"It is pleasing to see a story that was held at arm's length for ten years finally come in as a picture which is not only 'moral' but brilliant to boot...The lesson is, we would proffer, that a film need not be obscene in order to give a comprehension of a carnal and sordid side of life."
- Bosley Crowther, The New York Times.
"One of the astonishing excellences of this picture is the performance to which Lana Turner has been inspired....if it is possible not to be dazzled by that baby beauty and pile of taffy hair, you may agree that she is now beginning to roll in the annual actress' sweepstakes."
- Alton Cook, The New York World-Telegram
"Entertaining, though overlong. The director, Tay Garnett, knew almost enough tricks to sustain this glossily bowdlerized version of the James M. Cain novel, and he used Lana Turner maybe better than any other director did. Cain's women are, typically, calculating, hot little animals, and his men doom-ridden victims. Here, Lana Turner's Cora -- infantile in a bored, helpless, pre-moral way -- is dressed in impeccable white, as if to conceal her sweaty passions and murderous impulses...."
- Pauline Kael, “5,001 Nights at the Movies”
"The Postman Always Rings Twice is mainly a terrible misfortune from start to finish. I except chiefly the shrewd performances of Hume Cronyn and Leon Ames, as lawyers. I say it with all respect for the director, Tay Garnett, and with all sympathy for the stars, Lana Turner and Garfield. It looks to have been made in a depth of seriousness incompatible with the material, complicated by a paralysis of fear from the front office. It is, however, very interesting for just those reasons it is what can happen, especially in Hollywood, if you are forced to try both to eat your cake and have it, and don't realize that it is, after all, only good pumpernickel."
- James Agee
"Evil and corruption lie just below the surface of the mundane in The Postman Always Rings Twice...James M. Cain's novel of treachery and murder becomes a classic vision of the noir films' ability to depict amour fou, a love which goes beyond the bounds of normal relationships."

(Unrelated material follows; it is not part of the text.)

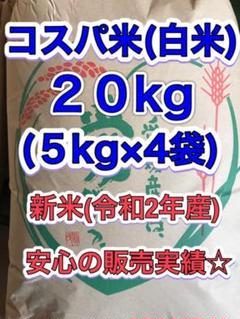 "Thumbnail of ""コスパ米 愛媛のお米 20kg"""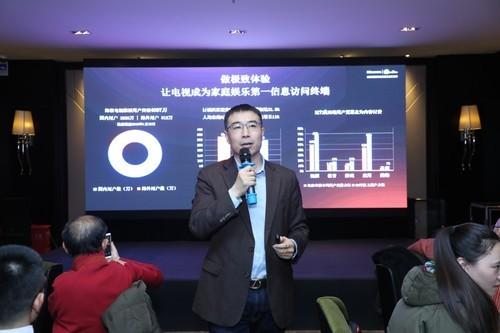 海信互联网电视激活用户突破4000万,2019全面上线海外VIDAAAI系统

- Ellen Keneshea & Carl Macek, “Film Noir: An Encyclopedia Reference to the American Style”
"Tay Garnett's adaptation of the sordid story of adultery and murder gave American parochial justice a grim touch of truth, in spite of lapsing into a sentimental ending."
- “The Oxford Companion to Film”
"Development of the characters makes Tay Garnett's direction seem slowly paced during the first part of the picture, but this establishment was necessary to give the speed and punch to the uncompromising evil that transpires...The writing is terse and natural to the characters and events that transpire."
- Variety
"Garfield and Turner ignite the screen in this bristling drama...the film packs a real punch and outshines the more explicit 1981 remake."

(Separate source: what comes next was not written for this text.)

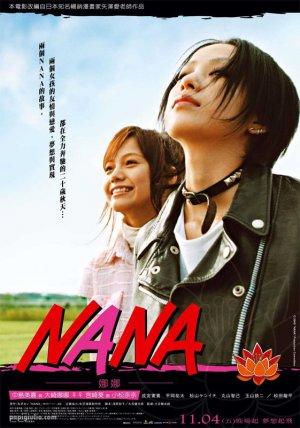 娜娜(2005).jpg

- “Leonard Maltin's Movie Guide”
"...it is hard to believe that a more accomplished actress [than Turner] could have expressed so much about the uneasy pursuit of respectability."
- David Thomson, The New Biographical Dictionary of Film
"Pale shadow of Double Indemnity [1944], efficient but not interesting or very suspenseful."
- Halliwell's Film & Video Guide
"...The plot gathers slack latterly; but this is only a minor flaw in a film, more grey than noir, whose strength is that it is cast as a bleak memory in which, from the far side of paradise, a condemned man surveys the age-old trail through sex, love and disillusionment."
- Tom Milne, TimeOut Film Guide
"..one of the best film noirs of all time - and one of the earliest prototypes of today's 'erotic thrillers.'
- Tim Dirks, The Greatest Films
"This film version of The Postman Always Rings Twice retains the convoluted turns of Cain's plot, but already seems a derivative retelling of stock elements, instead of ground zero for the classic noir femme fatale saga."